**Your objective**
Exact copies of all the lines below are required, with the pictures omitted.

Short text fragments from websites:
—————

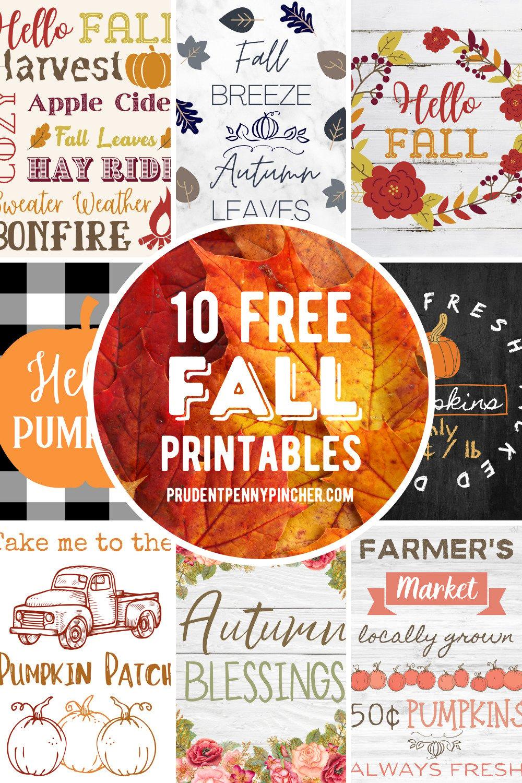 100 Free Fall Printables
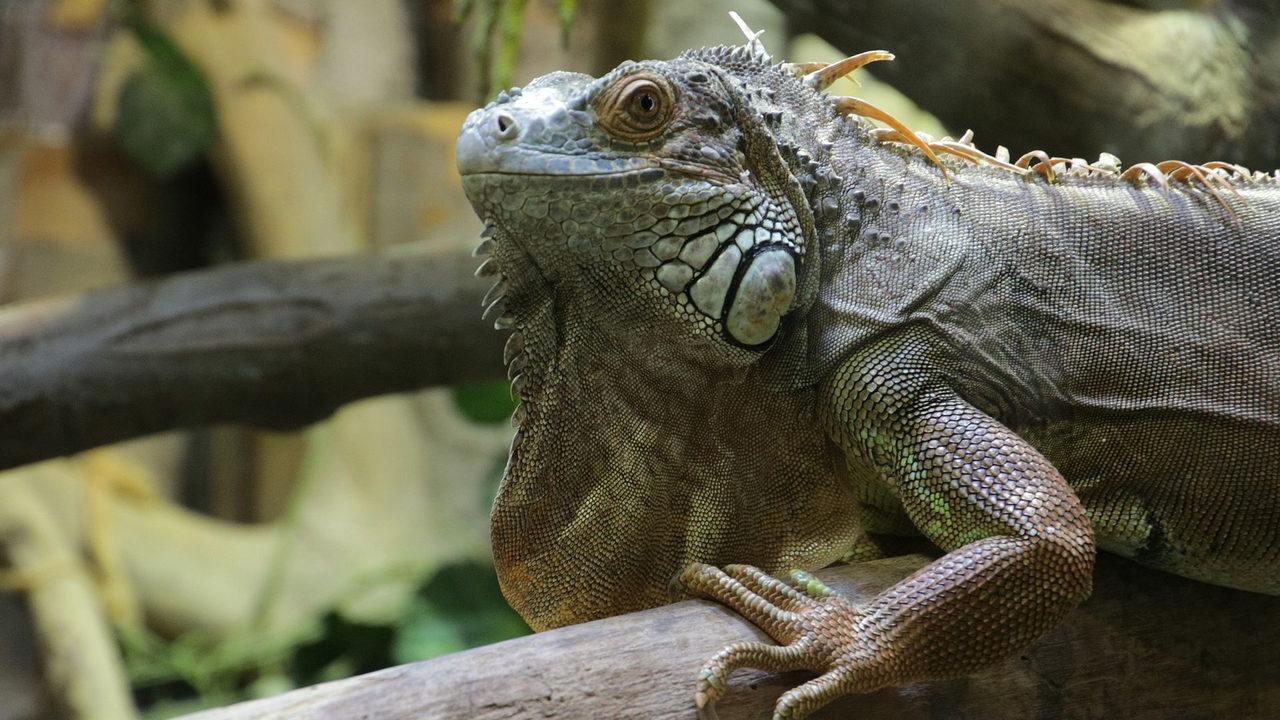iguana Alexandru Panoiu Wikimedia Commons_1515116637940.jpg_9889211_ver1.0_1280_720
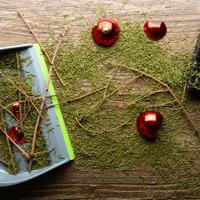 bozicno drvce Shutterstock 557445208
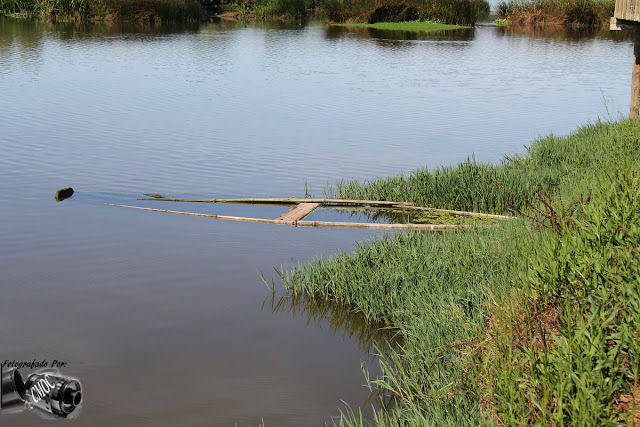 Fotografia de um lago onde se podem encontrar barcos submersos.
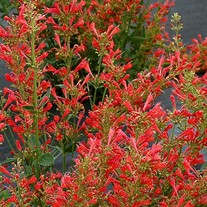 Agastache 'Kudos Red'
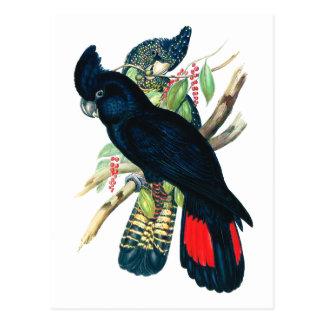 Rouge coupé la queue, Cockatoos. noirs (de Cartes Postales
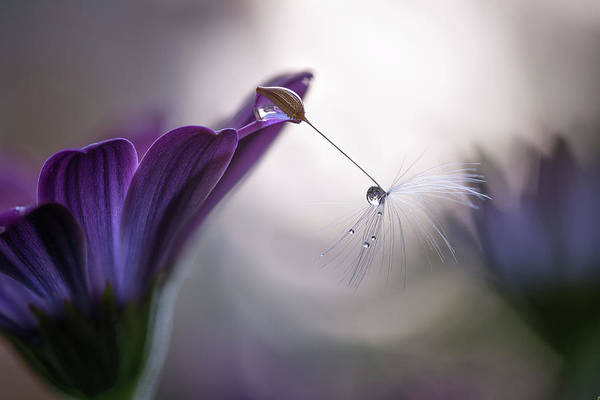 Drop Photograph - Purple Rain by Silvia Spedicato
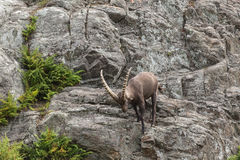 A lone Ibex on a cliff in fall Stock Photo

—————

**Solution**
 100 Free Fall Printables
iguana Alexandru Panoiu Wikimedia Commons_1515116637940.jpg_9889211_ver1.0_1280_720
 bozicno drvce Shutterstock 557445208
 Fotografia de um lago onde se podem encontrar barcos submersos.
 Agastache 'Kudos Red'
 Rouge coupé la queue, Cockatoos. noirs (de Cartes Postales
 Drop Photograph - Purple Rain by Silvia Spedicato
 A lone Ibex on a cliff in fall Stock Photo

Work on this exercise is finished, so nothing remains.